Problem to solve: For this exercise, write out the whole listing below exactly, omitting its images.

Information provided:

□ □ □ □ □ □ □

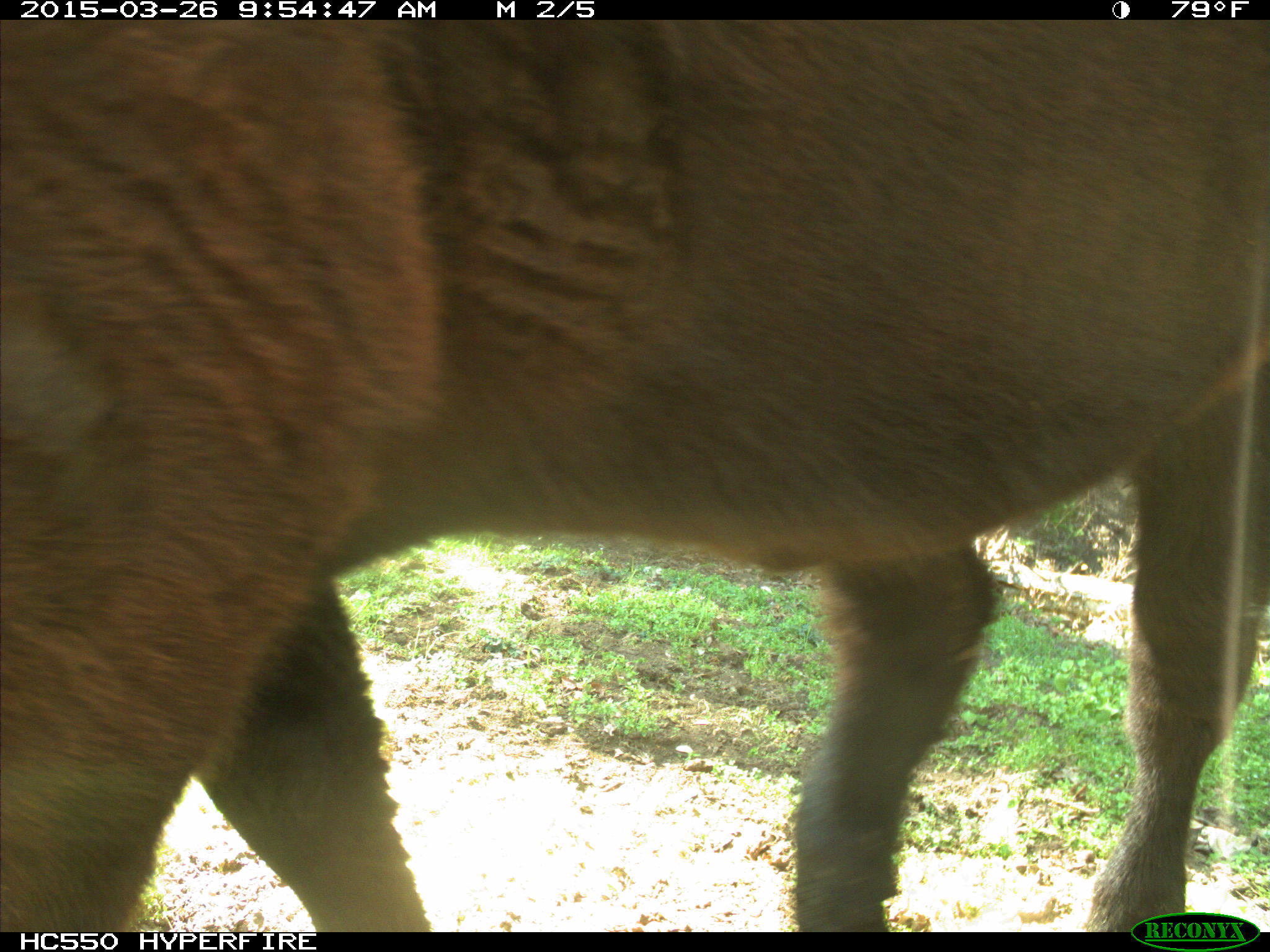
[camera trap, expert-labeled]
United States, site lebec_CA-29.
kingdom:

□ □ □ □ □ □ □

Exercise output:
[camera trap, expert-labeled]
United States, site lebec_CA-29.
kingdom:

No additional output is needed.